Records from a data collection
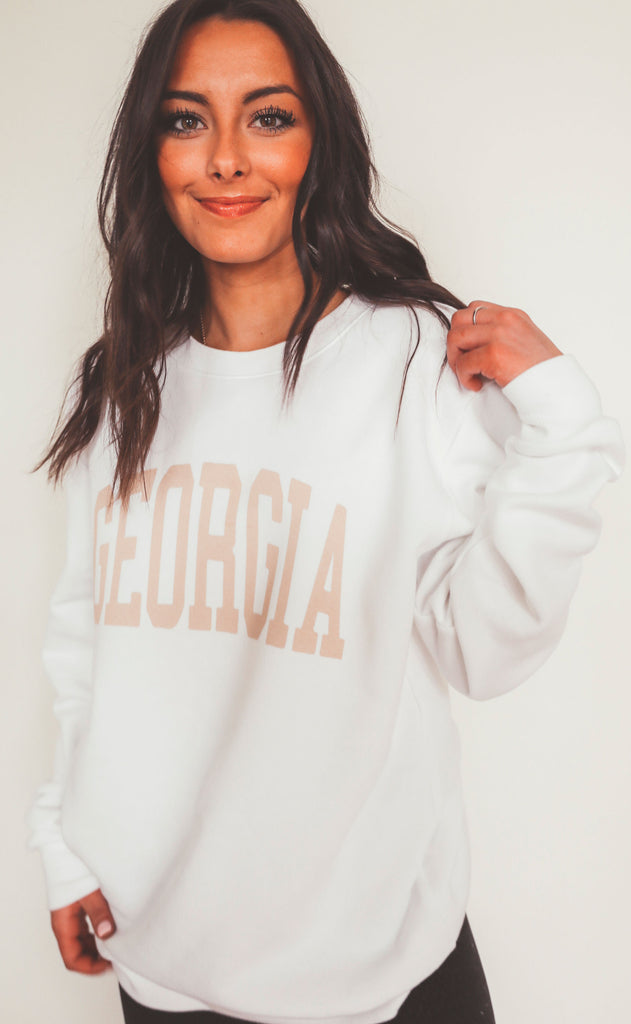 charlie southern: neutral feels state sweatshirt - georgia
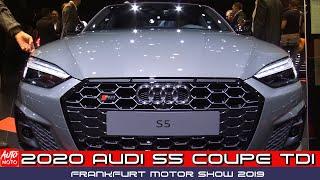 2020 Audi S5 Coupe TDI - Exterior And Interior - Frankfurt Motor Show 2019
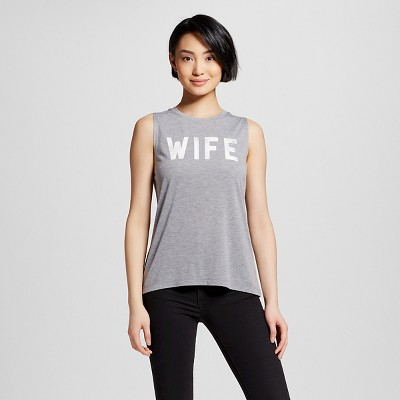Women's Wife Graphic Muscle Grey M - Modern Lux™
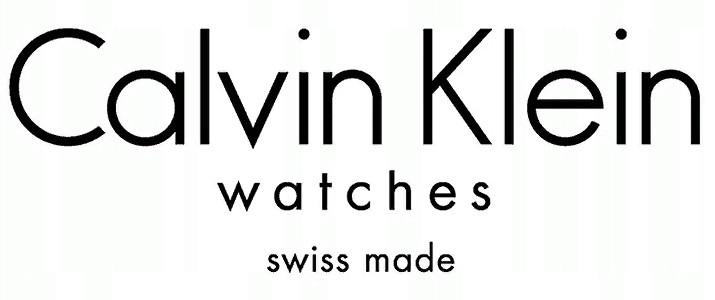 кельвин кляйн лого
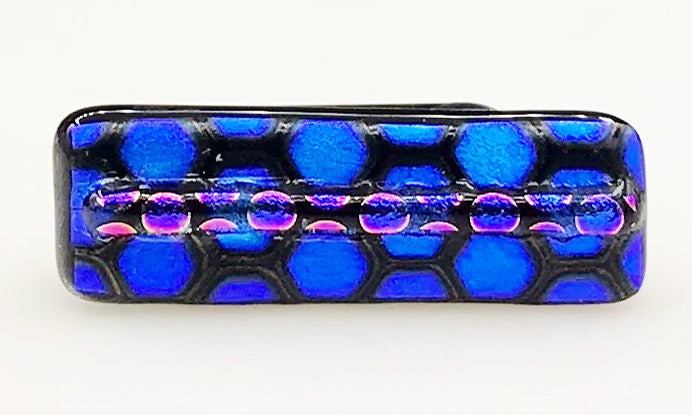 Black, Electric Blue and Pink Dotted Dichroic Scarf Magnet | Lapel PIn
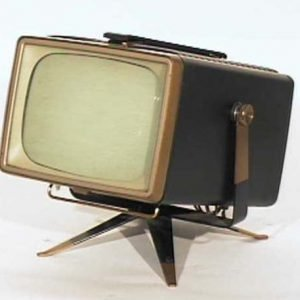 RCA-Victor-Model-8-PT-7032-Mini-Swivel-Antique-Vintage-Television-Set-TV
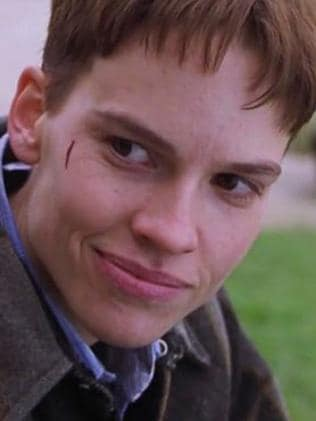 Hilary Swank in Boys Don't Cry. Picture: Supplied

Work order
The answer must be an exact restatement of all the records, with no pictures included.

Worked solution
 charlie southern: neutral feels state sweatshirt - georgia
 2020 Audi S5 Coupe TDI - Exterior And Interior - Frankfurt Motor Show 2019
Women's Wife Graphic Muscle Grey M - Modern Lux™
 кельвин кляйн лого
 Black, Electric Blue and Pink Dotted Dichroic Scarf Magnet | Lapel PIn
 RCA-Victor-Model-8-PT-7032-Mini-Swivel-Antique-Vintage-Television-Set-TV
 Hilary Swank in Boys Don't Cry. Picture: Supplied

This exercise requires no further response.